Yeah, my grandmother pulled me aside right after the first time I had sex to make sure I used a condom (That was the sum total of my sex ed from her, always use condoms & never use their condoms.) and all I could do was blink at her, because I hadn’t told a soul about it. Sometimes those old wives tales are true I guess.

Zahira Kelly 

this is really interesting in that my father and his country kin have used this method to gauge if girls were sexually active or not for a long, long time lol

i always went back and forth about it. now its making me laugh. hmmmmm….

so many things to think about….may come back to it…

Including and understanding how many communities all over the world think about and understand sexuality makes me question this, and other, research. Just because we have come up with something we as sexologists think is useful, what does it mean that these thoughts and approaches have been utilized for generations all over the world in communities that some view as “primitive” and “uncivilized?” I think it very clearly calls out the ethnocentrism that is present in many fields.

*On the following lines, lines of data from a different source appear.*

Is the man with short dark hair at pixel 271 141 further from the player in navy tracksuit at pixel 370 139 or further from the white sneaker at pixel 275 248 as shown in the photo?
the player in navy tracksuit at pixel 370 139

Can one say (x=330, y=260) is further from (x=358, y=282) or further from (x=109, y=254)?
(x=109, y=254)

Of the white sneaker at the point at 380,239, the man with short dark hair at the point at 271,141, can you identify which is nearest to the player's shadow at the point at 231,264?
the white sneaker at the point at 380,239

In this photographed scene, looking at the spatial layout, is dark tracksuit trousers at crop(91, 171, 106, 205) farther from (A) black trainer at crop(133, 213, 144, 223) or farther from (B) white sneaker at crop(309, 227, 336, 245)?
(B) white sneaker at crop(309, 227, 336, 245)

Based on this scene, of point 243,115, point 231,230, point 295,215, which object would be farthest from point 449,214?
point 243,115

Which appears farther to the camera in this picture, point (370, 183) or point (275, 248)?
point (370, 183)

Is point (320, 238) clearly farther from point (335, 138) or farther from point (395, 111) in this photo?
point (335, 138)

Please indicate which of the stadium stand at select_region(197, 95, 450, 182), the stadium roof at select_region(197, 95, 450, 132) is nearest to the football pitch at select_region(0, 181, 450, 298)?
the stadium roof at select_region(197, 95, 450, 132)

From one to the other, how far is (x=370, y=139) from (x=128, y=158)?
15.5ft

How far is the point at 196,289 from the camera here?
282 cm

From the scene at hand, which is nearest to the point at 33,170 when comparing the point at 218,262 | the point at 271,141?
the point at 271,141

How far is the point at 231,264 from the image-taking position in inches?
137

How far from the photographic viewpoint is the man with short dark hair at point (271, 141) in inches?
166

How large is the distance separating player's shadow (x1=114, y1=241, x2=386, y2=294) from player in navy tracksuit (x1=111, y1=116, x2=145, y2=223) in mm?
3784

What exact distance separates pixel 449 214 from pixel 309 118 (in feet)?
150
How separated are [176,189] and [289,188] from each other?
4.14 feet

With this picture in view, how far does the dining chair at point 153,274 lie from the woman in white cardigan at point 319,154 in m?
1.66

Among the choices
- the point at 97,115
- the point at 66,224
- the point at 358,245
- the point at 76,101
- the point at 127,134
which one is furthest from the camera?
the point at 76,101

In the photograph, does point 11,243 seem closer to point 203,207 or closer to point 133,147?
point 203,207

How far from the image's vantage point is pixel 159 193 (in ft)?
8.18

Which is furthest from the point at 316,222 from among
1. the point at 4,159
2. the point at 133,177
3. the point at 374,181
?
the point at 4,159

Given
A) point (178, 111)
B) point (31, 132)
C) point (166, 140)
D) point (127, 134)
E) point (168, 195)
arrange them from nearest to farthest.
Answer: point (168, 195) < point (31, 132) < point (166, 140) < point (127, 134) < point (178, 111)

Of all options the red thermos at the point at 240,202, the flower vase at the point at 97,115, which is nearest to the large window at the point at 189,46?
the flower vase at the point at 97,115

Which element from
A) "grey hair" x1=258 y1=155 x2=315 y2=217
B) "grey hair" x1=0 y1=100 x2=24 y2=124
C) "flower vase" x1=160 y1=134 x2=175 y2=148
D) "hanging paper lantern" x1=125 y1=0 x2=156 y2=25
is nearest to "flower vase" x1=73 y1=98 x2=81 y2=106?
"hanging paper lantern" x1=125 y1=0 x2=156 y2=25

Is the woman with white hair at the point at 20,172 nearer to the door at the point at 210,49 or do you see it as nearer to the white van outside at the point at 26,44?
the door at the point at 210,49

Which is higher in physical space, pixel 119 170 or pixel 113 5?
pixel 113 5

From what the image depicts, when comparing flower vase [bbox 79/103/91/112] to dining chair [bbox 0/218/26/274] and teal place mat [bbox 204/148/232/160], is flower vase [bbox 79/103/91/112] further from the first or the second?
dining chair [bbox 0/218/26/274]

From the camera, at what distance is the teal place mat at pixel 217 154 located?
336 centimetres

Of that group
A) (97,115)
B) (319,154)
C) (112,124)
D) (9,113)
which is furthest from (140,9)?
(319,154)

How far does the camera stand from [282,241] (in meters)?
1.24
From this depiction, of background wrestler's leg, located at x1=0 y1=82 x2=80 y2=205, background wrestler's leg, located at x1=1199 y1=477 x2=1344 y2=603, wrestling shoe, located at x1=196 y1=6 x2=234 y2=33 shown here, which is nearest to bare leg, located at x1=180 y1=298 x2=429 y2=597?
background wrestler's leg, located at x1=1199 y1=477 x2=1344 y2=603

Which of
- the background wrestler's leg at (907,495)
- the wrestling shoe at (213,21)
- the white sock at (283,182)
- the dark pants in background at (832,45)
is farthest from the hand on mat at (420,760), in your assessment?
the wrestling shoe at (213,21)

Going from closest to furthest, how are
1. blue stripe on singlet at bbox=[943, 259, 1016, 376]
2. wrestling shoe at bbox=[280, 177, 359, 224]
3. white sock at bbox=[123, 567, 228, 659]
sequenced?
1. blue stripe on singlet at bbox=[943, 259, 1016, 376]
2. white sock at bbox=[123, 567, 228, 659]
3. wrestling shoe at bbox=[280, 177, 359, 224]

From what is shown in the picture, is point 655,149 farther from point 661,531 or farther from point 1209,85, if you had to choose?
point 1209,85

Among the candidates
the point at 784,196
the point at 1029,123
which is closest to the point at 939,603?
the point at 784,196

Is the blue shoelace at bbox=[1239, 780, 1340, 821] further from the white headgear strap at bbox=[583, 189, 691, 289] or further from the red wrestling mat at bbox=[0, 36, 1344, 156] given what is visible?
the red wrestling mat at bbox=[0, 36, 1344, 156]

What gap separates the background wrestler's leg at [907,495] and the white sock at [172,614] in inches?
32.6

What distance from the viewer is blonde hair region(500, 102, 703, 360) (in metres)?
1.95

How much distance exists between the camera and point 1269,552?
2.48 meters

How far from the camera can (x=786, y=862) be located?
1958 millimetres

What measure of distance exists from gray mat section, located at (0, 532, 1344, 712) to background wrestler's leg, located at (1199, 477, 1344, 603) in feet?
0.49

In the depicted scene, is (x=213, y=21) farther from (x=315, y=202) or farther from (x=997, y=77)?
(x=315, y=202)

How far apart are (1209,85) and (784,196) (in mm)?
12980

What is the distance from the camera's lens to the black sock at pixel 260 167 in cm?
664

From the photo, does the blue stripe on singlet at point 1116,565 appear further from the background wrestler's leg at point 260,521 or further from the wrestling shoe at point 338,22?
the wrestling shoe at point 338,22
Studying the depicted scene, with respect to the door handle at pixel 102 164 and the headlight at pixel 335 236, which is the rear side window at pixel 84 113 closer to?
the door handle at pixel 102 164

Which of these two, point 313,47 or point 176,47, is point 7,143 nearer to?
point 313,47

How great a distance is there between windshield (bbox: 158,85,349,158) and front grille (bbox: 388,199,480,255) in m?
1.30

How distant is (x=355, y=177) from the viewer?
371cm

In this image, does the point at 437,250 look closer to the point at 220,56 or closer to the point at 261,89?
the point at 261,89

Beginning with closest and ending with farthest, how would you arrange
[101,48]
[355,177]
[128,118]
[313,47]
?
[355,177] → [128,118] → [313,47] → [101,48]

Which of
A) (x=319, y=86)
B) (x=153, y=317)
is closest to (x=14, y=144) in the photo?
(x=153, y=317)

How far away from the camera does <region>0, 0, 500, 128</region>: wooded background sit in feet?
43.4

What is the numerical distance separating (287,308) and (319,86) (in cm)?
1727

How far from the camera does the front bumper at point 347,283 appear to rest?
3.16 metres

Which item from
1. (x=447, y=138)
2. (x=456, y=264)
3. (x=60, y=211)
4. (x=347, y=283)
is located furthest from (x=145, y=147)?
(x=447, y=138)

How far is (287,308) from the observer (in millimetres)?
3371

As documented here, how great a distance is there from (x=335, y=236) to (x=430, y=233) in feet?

I believe a more useful form of research would be understanding how communities all over the world may use this methodology and how that challenges us, the “appropriately trained sexologists,” to recognize that much of our training may be a form of knowledge production that has existed for years by people who we do not claim as members of our field.

How does this speak to the field of sexology as having existed in non-academic and medical spaces? Will we include such experiences and knowledge in future work? Or will we be scared and disappointed and attempt to shame and debunk such complementary forms of knowledge as is much of many of our histories?